A member of Yemen’s Supreme Political Council has held Saudi Arabia and its regional allies, which are involved in an atrocious military campaign against the impoverished Arab country, fully responsible for a potential oil leakage from a decaying tanker in the Red Sea, and the impending environmental disaster it could cause.
“We do not assume any responsibility for any leakage from the Safer tanker afloat at the sea,” Arabic-language al-Masirah television network quoted Mohammed Ali al-Houthi as saying on Thursday.
He called for immediate actions over the matter, holding the United States, Saudi Arabia and their allies fully liable for any disastrous consequences as they have not allowed Yemen to sell the crude loaded at the tanker.
The Safer tanker, owned by the Yemen oil company, allows vessels to anchor offshore and transfer oil extracted and processed from installations in the Ma'rib oil field in central Yemen.
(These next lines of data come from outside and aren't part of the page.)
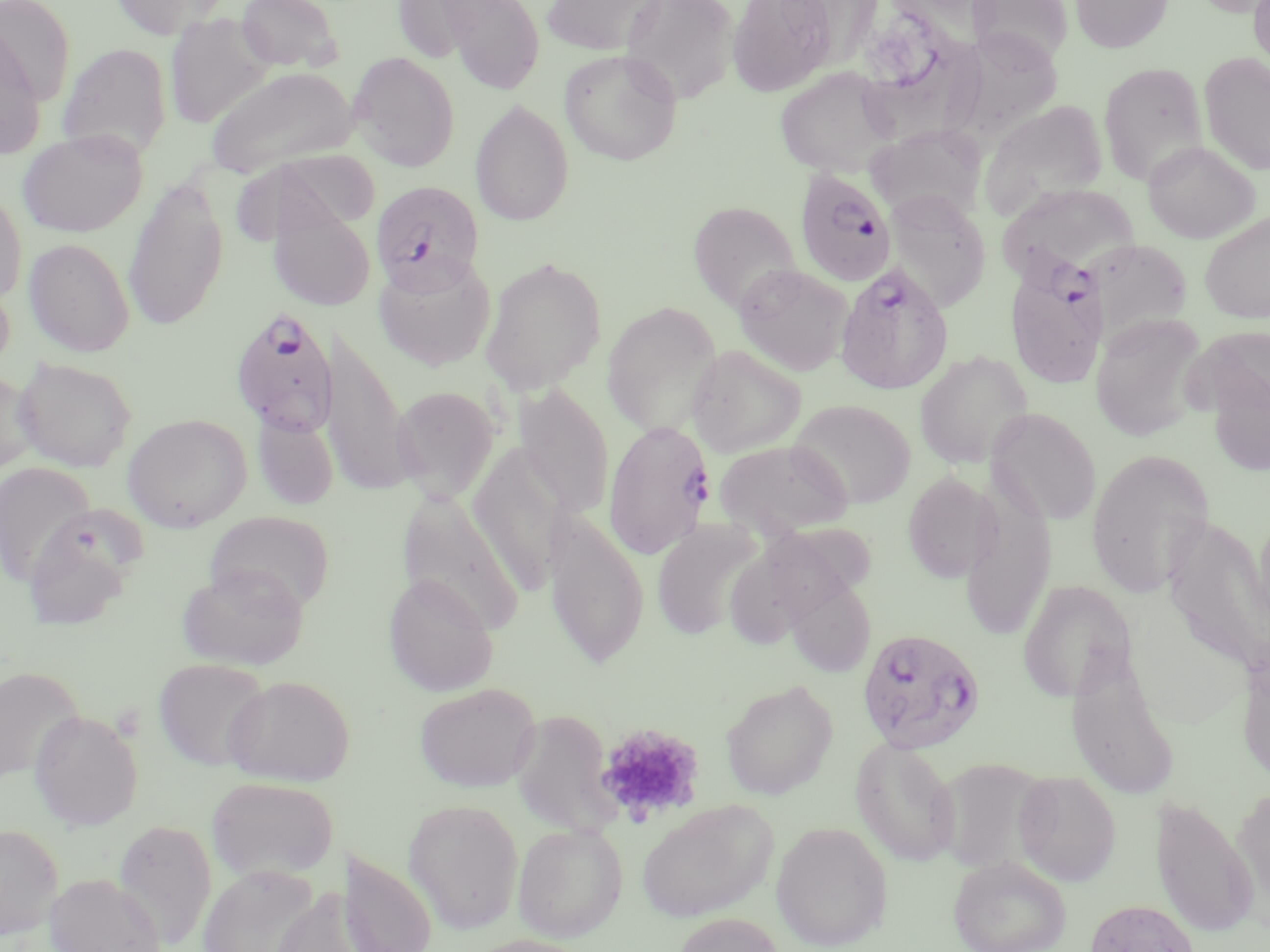

Approximate bounding boxes as [x1, y1, x2, y2] in pixels.
Plasmodium falciparum-infected red blood cells: [793, 168, 898, 289], [371, 180, 483, 293], [1005, 255, 1108, 388], [834, 262, 954, 395], [229, 308, 339, 436], [602, 420, 716, 560], [856, 628, 986, 754].
No Plasmodium ovale, Plasmodium malariae, Plasmodium vivax, Babesia divergens, or Trypanosoma brucei observed.

Summary:
  - Platelet locations: [595, 722, 705, 823]
  - Uninfected red blood cell locations: [0, 0, 76, 106], [110, 0, 230, 40], [235, 0, 343, 73], [540, 0, 667, 56], [618, 0, 740, 106], [727, 0, 837, 97], [967, 0, 1073, 67], [1070, 0, 1173, 53], [1190, 0, 1270, 17], [1249, 0, 1270, 74], [390, 1, 504, 64], [437, 1, 546, 92], [166, 12, 273, 130], [0, 20, 46, 160], [860, 36, 983, 146], [57, 42, 172, 162], [559, 48, 683, 166], [1199, 51, 1270, 176], [348, 52, 460, 172], [1099, 63, 1208, 186], [205, 65, 359, 178], [774, 66, 899, 178], [471, 99, 574, 226], [980, 100, 1109, 220], [866, 124, 988, 225], [18, 129, 147, 238], [221, 138, 380, 245], [1143, 140, 1260, 243], [123, 177, 229, 331], [998, 181, 1140, 278], [0, 187, 27, 307], [884, 190, 991, 312], [688, 200, 801, 314], [269, 201, 376, 312], [1199, 211, 1270, 324], [23, 238, 135, 357], [1092, 238, 1192, 345], [373, 252, 497, 371], [480, 256, 607, 395], [733, 263, 853, 376], [601, 300, 723, 436], [1090, 313, 1209, 442], [319, 323, 413, 496], [686, 344, 806, 457], [914, 350, 1034, 470], [13, 357, 137, 472], [0, 369, 38, 477], [514, 384, 614, 518], [391, 386, 500, 502], [788, 399, 916, 508], [986, 407, 1101, 526], [253, 410, 338, 511], [122, 413, 252, 532], [714, 438, 852, 538], [468, 445, 572, 594], [1086, 449, 1215, 596], [0, 461, 98, 585], [903, 472, 994, 583], [397, 490, 525, 632], [960, 490, 1057, 641], [1253, 506, 1270, 636], [544, 507, 649, 669], [21, 509, 143, 631], [205, 511, 334, 615], [652, 520, 763, 640], [729, 524, 881, 646], [176, 564, 309, 670], [383, 573, 498, 696], [783, 575, 877, 678], [1017, 580, 1135, 702], [1235, 635, 1270, 788], [153, 658, 271, 770], [0, 664, 84, 783], [224, 674, 354, 786], [720, 680, 838, 800], [413, 682, 541, 792], [512, 704, 624, 850], [29, 710, 143, 830], [850, 736, 962, 867], [934, 756, 1051, 875], [1013, 769, 1122, 886], [206, 776, 340, 883], [1232, 784, 1270, 916], [1149, 796, 1258, 940], [403, 798, 524, 933], [636, 799, 778, 922], [112, 819, 216, 949], [770, 820, 893, 951], [512, 822, 627, 942], [0, 824, 64, 940], [338, 850, 437, 952], [948, 854, 1072, 952], [197, 864, 324, 952], [44, 873, 167, 952], [269, 887, 385, 952], [1084, 897, 1202, 952], [670, 913, 787, 952], [463, 934, 596, 952]
  - Slide-level diagnosis: Plasmodium falciparum
  - Modality: light microscopy
  - Preparation: thin blood smear
  - Stain: May-Grünwald-Giemsa
  - Field of view: one of a larger specimen
  - Image size: 1270×952 pixels
  - Magnification: 1000x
The tanker is said to contain 34 crude oil tanks of different sizes and volumes, amounting to a total capacity of about three million barrels.
Saudi Arabia and a number of its regional allies launched a devastating war on Yemen in March 2015 in order to bring former president Abd Rabbuh Mansur Hadi back to power and crush the Houthi Ansarullah movement.
The US-based Armed Conflict Location and Event Data Project (ACLED), a nonprofit conflict-research organization, estimates that the war has claimed more than 100,000 lives over the past five years.
More than half of Yemen’s hospitals and clinics have been destroyed or closed during the war by the Saudi-led coalition, which is supported militarily by the UK, US and other Western nations.